- _WRITTEN EXERCISE_
Set down, word for word, the lines of the records from the line containing "As the photograph" through the end of the records, including both of those ends.

- _DATASET EXCERPTS_
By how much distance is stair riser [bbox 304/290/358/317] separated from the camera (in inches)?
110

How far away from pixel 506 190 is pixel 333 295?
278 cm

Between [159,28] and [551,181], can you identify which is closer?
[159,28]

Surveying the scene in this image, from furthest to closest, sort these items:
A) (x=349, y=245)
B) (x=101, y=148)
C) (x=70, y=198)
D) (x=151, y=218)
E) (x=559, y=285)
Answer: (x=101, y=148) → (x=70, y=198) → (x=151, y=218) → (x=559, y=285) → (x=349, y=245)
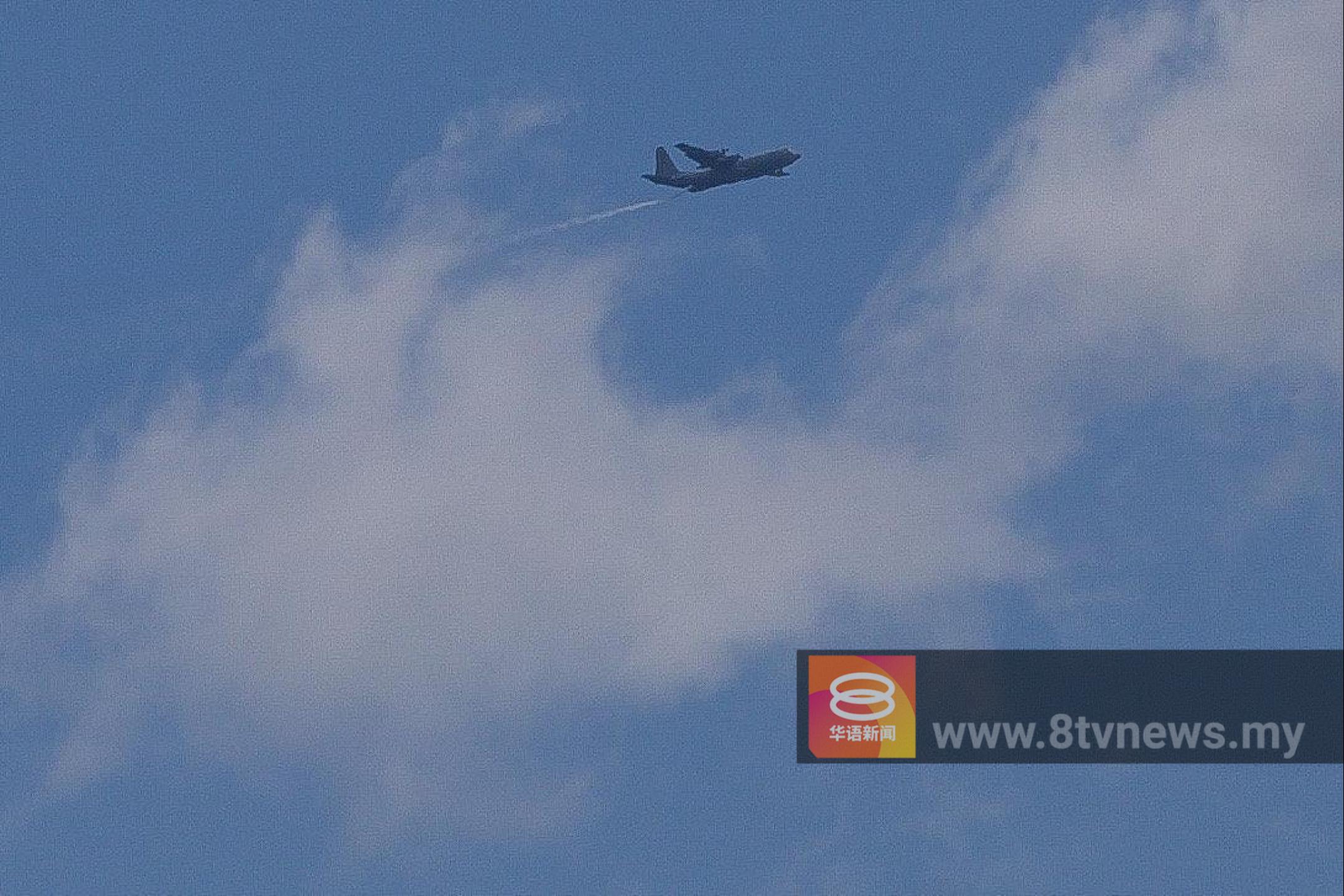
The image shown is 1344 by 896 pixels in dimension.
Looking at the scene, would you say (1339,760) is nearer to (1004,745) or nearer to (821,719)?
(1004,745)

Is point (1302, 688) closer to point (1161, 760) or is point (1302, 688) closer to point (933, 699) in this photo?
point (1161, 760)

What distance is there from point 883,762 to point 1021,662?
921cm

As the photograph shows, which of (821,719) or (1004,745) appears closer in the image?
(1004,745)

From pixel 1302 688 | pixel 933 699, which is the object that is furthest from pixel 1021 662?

- _RESULT OF THIS EXERCISE_
As the photograph shows, which of (821,719) or (1004,745) appears closer in the image?
(1004,745)

From pixel 1302 688 | pixel 933 699, which is the object that is furthest from pixel 1021 662?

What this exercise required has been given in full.